## Document extract:
□ □ □ □ □

There seems to be some confusion surrounding terms the airline industry uses. For instance, many people believe “nonstop” and “direct” flights are the same thing. They are not. Neither are a “connection” and “stopover.” And then there are all those baffling acronyms. NDC. LLA. LLC. FBC.

Whether you’re helping travelers with a complicated flight itinerary, seeking cost-savings solutions to optimize your company’s air program or simply wish to brush up on some aviation jargon, here’s a glossary to translate some terms often used in the industry.

Air Re-Shop Expert™: an airfare re-shopping solution from American Express Global Business Travel (GBT) that automatically rebooks/reissues a ticket if a lower price is found within 24 hours of booking

Air Track Expert™: an automated tool from GBT that identifies and redeems/repurposes unused e-tickets from within the past 12 months with options available for refundable and nonrefundable tickets

ancillary fees: aka “optional services”; additional amenities airlines offer, such as seat allocation, fast-track boarding, onboard meals, etc., that may be bundled in the product offer or offered as additional à la carte services

blackout period: specific dates when the special rates you’ve negotiated with a preferred airline supplier do not apply due to high demand

branded fare: when an airline bundles an airfare with ancillary services, such as priority boarding, checked luggage and an in-flight meal

bumped: when a passenger is denied a seat on an aircraft due to the flight being oversold; in such a situation, the passenger is entitled to compensation if the airline cannot make alternate arrangements that get them to their destination within one hour of the original arrival time

cabin class: not to be confused with “fare class”; a section of an aircraft in which passengers travel; there are four levels of cabin classes: economy, premium economy, business and first

capacity-controlled fare: when an airfare increases or decreases depending on the number of passengers and seat allocation/supply

connection: aka “layover,” not to be confused with “stopover”; when a traveler changes planes to connect to another flight to reach their destination and the stop is less than four hours domestically or 24 hours internationally; “online connections” involve a change of aircraft but not airline, whereas “offline connections” involve both

direct flight: not to be confused with a “nonstop flight”; a flight where the passenger does not need to change planes, but the aircraft may stop in one or more cities to reach the destination

dynamic pricing: methodology used in the airline industry that adjusts fares based on factors like remaining capacity, average demand for certain routes and the probability of selling more seats later; some airlines also recently have introduced software that sets fares according to a traveler’s personal flight history

fare class: aka “booking class,” not to be confused with “cabin class”; designations that define the cabin class and benefits/rules associated with a certain airfare (such as refundable vs. nonrefundable, number of rewards miles earned, etc.)

□ □ □ □ □

## Provided material:
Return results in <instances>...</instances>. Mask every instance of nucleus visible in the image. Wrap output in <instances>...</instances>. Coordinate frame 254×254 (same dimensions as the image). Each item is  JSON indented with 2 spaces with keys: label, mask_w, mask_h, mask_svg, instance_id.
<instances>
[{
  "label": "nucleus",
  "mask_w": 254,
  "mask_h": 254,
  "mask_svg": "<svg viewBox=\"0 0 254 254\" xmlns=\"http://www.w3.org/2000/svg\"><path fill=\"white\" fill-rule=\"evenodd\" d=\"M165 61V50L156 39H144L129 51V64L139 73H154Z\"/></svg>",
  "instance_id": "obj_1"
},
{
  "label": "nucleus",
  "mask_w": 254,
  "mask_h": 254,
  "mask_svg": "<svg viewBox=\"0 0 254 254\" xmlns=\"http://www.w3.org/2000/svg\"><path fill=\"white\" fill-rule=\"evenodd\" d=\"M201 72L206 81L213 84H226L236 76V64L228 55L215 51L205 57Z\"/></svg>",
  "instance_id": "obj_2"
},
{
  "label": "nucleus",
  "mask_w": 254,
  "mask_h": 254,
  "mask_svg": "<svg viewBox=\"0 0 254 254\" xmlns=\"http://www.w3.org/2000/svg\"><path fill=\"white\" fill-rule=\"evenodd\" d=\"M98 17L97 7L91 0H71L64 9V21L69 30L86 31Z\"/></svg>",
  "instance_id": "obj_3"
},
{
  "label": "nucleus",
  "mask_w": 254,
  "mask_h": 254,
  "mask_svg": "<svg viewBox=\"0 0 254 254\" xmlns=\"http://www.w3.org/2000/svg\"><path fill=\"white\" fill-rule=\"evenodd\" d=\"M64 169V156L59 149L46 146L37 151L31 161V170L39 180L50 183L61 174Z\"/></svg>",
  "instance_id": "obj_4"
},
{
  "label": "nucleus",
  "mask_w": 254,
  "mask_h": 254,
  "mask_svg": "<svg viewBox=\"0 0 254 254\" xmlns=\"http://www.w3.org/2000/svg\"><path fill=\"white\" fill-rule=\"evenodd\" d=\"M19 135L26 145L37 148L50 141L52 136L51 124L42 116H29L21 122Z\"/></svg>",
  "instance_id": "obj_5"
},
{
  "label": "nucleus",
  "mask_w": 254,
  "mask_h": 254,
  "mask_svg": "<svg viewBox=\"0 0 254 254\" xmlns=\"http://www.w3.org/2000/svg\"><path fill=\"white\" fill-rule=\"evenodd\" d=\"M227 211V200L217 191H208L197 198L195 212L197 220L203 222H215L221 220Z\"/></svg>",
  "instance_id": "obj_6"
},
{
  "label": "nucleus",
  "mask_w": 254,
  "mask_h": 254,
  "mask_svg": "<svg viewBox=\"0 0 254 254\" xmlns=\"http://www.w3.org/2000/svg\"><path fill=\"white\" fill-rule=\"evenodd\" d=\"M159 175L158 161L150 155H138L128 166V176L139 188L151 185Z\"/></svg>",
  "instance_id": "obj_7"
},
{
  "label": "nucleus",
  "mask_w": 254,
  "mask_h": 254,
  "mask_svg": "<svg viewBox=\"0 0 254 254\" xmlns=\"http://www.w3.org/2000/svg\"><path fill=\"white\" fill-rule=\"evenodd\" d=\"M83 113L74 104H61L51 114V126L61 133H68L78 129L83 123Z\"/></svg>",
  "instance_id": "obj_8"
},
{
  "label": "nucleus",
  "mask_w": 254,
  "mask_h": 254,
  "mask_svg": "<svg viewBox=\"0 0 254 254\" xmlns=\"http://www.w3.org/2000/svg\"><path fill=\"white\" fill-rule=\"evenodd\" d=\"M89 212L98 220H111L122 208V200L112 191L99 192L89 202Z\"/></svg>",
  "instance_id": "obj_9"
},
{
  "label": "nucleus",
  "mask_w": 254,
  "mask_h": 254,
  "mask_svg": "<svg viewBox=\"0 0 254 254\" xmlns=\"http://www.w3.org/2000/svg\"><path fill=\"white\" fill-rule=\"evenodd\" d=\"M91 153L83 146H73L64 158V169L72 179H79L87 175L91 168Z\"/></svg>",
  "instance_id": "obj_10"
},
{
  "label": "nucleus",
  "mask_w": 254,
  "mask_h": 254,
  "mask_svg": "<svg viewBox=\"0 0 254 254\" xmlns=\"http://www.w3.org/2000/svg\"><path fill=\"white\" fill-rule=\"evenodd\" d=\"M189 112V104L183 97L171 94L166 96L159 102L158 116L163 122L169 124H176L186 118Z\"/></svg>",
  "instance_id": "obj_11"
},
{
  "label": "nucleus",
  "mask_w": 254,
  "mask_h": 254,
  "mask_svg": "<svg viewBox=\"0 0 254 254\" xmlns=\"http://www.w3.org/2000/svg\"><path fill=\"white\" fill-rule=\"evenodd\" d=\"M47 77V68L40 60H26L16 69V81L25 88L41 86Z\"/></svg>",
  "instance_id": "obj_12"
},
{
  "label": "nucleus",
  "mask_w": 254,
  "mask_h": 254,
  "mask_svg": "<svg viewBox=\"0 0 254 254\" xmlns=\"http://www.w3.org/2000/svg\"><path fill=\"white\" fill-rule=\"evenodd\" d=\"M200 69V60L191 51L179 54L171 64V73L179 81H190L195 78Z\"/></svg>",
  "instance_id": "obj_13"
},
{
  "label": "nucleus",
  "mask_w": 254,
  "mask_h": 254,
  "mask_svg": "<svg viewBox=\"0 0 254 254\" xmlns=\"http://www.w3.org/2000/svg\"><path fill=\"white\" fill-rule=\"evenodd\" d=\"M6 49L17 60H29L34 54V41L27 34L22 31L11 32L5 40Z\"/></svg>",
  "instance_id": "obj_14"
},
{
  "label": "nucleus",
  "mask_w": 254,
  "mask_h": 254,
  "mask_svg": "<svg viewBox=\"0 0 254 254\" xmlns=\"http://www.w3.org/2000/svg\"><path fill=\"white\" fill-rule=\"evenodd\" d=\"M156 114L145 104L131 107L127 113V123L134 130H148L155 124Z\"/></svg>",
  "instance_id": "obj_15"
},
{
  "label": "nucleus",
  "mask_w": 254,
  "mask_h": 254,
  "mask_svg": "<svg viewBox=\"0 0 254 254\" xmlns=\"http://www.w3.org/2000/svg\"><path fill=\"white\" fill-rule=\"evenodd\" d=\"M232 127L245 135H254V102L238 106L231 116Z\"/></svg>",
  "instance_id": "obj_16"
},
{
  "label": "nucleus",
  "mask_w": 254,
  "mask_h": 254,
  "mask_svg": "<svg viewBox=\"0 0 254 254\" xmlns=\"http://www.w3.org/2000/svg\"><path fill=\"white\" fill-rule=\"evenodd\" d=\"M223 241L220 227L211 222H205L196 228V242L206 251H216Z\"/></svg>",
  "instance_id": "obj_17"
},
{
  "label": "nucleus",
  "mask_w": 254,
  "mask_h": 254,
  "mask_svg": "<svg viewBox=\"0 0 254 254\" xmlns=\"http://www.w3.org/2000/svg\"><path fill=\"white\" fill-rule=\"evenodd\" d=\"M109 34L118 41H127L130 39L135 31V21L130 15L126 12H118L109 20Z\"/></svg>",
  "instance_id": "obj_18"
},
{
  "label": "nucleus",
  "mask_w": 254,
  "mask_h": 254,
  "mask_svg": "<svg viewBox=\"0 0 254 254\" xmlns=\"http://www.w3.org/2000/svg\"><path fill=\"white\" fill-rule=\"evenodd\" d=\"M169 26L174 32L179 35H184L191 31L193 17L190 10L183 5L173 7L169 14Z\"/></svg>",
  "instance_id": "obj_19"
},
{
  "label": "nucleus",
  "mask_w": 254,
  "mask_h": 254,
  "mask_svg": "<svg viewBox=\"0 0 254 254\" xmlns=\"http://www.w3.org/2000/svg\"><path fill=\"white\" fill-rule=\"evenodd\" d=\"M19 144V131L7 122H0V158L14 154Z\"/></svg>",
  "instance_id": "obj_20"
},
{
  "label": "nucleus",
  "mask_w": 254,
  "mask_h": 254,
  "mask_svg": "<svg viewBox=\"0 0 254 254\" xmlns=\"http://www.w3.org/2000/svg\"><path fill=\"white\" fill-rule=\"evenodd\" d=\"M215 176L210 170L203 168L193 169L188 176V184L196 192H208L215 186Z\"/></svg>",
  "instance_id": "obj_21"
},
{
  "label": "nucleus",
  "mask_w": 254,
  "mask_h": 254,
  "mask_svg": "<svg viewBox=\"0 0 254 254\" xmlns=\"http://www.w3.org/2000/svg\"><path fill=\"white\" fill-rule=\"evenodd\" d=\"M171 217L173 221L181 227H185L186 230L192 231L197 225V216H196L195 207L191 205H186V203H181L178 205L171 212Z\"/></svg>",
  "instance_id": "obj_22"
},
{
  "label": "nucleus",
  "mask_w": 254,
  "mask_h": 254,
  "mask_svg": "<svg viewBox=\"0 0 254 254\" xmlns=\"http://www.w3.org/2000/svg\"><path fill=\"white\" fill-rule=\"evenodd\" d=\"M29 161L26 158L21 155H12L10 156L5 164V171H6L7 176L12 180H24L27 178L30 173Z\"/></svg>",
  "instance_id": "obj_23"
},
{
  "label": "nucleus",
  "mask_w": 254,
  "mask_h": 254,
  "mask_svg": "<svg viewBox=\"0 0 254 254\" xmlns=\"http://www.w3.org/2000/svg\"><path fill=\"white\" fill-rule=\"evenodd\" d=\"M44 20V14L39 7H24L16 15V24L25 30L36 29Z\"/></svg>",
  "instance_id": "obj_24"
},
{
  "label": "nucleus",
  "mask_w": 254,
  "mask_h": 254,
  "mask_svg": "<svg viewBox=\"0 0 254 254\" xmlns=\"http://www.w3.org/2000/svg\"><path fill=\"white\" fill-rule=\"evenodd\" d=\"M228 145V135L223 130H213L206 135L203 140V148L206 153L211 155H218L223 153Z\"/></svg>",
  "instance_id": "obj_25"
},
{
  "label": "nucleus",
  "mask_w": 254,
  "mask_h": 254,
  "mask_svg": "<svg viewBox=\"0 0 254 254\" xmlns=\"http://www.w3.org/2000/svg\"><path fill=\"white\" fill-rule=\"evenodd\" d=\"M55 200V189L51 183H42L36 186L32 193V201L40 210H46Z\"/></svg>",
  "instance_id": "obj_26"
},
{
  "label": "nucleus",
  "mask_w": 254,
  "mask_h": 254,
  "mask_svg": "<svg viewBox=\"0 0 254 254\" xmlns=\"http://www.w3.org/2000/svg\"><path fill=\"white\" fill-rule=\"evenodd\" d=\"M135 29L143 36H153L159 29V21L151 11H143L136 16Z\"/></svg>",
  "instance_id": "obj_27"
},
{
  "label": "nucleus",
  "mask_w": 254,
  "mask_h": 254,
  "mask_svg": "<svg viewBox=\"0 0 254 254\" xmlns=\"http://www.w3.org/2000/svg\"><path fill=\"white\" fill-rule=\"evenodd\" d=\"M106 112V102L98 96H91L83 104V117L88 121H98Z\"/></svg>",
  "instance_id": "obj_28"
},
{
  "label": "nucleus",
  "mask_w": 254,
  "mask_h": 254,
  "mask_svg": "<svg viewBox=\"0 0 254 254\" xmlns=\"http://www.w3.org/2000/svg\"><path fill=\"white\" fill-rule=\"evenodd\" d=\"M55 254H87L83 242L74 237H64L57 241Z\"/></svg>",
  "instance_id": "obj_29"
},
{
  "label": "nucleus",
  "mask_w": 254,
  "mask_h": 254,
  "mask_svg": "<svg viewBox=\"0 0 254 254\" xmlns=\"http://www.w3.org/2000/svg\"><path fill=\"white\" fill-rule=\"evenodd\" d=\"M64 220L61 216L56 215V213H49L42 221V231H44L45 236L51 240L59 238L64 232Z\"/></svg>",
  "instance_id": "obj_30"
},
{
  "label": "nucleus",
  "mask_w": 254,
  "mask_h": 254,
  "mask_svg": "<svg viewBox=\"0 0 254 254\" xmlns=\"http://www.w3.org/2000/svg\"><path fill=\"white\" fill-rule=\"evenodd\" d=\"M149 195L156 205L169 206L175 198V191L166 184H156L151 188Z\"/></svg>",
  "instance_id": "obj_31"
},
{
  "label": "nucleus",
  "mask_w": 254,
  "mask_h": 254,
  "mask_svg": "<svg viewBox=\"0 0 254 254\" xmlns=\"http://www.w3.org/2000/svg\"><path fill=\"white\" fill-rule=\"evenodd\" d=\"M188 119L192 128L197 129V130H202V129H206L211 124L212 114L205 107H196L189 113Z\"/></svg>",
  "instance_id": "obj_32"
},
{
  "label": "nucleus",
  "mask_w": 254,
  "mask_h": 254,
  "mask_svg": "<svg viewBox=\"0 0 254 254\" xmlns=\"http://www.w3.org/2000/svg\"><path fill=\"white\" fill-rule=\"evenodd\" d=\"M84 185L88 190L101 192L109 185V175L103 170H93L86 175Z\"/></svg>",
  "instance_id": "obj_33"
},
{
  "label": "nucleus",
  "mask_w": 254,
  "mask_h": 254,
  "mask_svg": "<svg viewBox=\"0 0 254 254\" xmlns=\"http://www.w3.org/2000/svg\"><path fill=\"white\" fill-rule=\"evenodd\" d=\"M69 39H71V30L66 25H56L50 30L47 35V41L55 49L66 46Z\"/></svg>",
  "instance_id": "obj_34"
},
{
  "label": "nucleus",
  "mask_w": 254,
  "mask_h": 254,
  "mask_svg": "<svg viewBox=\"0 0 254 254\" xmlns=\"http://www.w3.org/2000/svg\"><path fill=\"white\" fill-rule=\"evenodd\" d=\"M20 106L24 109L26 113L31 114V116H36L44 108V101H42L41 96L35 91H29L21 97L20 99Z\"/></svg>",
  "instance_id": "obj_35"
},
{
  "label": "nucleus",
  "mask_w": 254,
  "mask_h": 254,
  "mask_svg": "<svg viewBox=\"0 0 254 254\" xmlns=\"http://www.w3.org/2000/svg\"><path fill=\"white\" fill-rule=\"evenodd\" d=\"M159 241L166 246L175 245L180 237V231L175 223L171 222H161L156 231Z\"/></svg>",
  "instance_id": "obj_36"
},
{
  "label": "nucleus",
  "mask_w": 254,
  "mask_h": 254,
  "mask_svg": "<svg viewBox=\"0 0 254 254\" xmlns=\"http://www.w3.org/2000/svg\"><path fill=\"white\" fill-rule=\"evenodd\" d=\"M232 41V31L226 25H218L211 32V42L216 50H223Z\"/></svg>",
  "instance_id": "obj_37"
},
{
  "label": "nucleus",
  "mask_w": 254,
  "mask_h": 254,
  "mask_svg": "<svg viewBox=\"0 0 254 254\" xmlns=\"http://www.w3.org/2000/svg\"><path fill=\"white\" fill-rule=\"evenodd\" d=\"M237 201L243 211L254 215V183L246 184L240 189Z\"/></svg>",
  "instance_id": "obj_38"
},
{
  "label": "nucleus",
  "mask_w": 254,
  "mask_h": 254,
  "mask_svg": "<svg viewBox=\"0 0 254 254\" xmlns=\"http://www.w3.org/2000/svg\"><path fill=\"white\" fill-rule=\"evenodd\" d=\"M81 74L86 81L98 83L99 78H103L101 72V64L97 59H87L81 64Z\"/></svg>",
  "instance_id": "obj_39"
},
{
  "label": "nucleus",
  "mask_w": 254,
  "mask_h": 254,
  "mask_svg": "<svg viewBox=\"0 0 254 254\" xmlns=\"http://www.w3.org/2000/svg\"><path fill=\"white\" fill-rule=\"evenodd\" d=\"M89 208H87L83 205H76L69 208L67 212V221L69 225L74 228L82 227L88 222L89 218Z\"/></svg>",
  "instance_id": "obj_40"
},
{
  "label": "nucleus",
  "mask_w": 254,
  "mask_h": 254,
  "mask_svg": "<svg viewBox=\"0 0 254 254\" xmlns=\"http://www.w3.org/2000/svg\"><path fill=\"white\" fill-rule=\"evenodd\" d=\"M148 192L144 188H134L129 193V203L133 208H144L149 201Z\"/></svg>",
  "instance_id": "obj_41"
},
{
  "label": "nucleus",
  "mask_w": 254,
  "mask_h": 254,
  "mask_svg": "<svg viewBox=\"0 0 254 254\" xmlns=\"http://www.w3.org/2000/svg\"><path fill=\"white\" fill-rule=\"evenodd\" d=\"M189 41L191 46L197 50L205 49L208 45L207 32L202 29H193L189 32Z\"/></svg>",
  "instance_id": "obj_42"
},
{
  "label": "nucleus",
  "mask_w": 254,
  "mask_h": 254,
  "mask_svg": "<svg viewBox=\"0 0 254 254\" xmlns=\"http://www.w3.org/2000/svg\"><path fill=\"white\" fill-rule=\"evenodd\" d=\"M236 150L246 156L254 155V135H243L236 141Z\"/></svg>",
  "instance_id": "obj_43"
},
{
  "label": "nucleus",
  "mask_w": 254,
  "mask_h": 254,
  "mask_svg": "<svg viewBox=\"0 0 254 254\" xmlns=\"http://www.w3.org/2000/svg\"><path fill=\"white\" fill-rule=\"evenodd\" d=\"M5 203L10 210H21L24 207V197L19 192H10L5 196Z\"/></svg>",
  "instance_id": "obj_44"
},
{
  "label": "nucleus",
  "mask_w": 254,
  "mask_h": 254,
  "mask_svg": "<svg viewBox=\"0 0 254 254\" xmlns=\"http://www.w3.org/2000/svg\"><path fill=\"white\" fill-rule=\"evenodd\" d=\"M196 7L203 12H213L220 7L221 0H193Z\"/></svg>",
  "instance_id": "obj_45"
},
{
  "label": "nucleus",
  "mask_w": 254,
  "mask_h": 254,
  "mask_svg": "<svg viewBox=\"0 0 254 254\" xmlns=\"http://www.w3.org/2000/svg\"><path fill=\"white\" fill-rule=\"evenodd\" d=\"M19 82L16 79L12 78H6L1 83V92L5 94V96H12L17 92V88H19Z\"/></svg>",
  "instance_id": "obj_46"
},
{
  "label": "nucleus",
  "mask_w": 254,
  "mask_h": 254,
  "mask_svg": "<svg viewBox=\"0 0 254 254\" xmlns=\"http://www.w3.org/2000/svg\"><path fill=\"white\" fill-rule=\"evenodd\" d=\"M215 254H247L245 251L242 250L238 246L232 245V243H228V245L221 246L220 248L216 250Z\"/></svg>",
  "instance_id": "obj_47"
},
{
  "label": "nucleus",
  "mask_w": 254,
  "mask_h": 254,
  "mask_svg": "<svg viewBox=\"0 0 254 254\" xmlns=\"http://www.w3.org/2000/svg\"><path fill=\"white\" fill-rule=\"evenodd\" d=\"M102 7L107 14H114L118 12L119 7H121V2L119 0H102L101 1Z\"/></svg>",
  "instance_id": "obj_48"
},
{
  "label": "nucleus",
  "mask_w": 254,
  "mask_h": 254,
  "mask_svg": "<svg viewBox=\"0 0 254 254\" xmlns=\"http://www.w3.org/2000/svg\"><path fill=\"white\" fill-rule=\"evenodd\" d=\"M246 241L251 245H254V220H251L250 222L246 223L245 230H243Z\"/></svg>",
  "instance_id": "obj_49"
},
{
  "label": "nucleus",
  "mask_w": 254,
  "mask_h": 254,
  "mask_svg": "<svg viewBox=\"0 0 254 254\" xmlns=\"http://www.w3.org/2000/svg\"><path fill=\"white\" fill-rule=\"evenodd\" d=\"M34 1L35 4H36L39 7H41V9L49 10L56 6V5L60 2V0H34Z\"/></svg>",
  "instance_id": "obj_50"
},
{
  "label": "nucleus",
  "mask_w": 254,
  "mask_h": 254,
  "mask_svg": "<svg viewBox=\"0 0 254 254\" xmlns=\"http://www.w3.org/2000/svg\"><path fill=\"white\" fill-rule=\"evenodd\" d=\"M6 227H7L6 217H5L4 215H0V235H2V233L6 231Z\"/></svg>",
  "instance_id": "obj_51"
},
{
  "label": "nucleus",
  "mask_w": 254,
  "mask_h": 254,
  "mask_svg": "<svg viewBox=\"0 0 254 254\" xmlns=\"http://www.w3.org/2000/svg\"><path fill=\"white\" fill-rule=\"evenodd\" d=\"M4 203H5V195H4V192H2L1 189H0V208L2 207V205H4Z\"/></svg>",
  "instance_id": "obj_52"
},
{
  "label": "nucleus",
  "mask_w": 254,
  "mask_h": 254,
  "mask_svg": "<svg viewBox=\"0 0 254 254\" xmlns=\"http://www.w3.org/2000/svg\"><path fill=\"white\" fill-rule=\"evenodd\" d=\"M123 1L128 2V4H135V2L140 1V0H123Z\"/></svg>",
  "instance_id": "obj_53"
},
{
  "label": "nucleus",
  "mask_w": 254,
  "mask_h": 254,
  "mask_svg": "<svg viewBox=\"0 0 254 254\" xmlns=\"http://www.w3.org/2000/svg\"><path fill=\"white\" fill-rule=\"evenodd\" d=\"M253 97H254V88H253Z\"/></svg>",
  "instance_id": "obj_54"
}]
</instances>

□ □ □ □ □

## Requirements:
a - Can you reproduce the airline glossary between "Whether you’re helping" and "in the industry.", inclusive?
b - Could you condense the paragraph of the airline glossary that begins "connection: aka" into a short list that keeps its main facts?

## Complete answers:
a -
Whether you’re helping travelers with a complicated flight itinerary, seeking cost-savings solutions to optimize your company’s air program or simply wish to brush up on some aviation jargon, here’s a glossary to translate some terms often used in the industry.

b -
- Connection: also called a "layover"; not the same as a "stopover"
- The traveler changes planes to reach their destination.
- The stop is less than four hours domestically or 24 hours internationally.
- Online connections: change of aircraft, same airline
- Offline connections: change of both aircraft and airline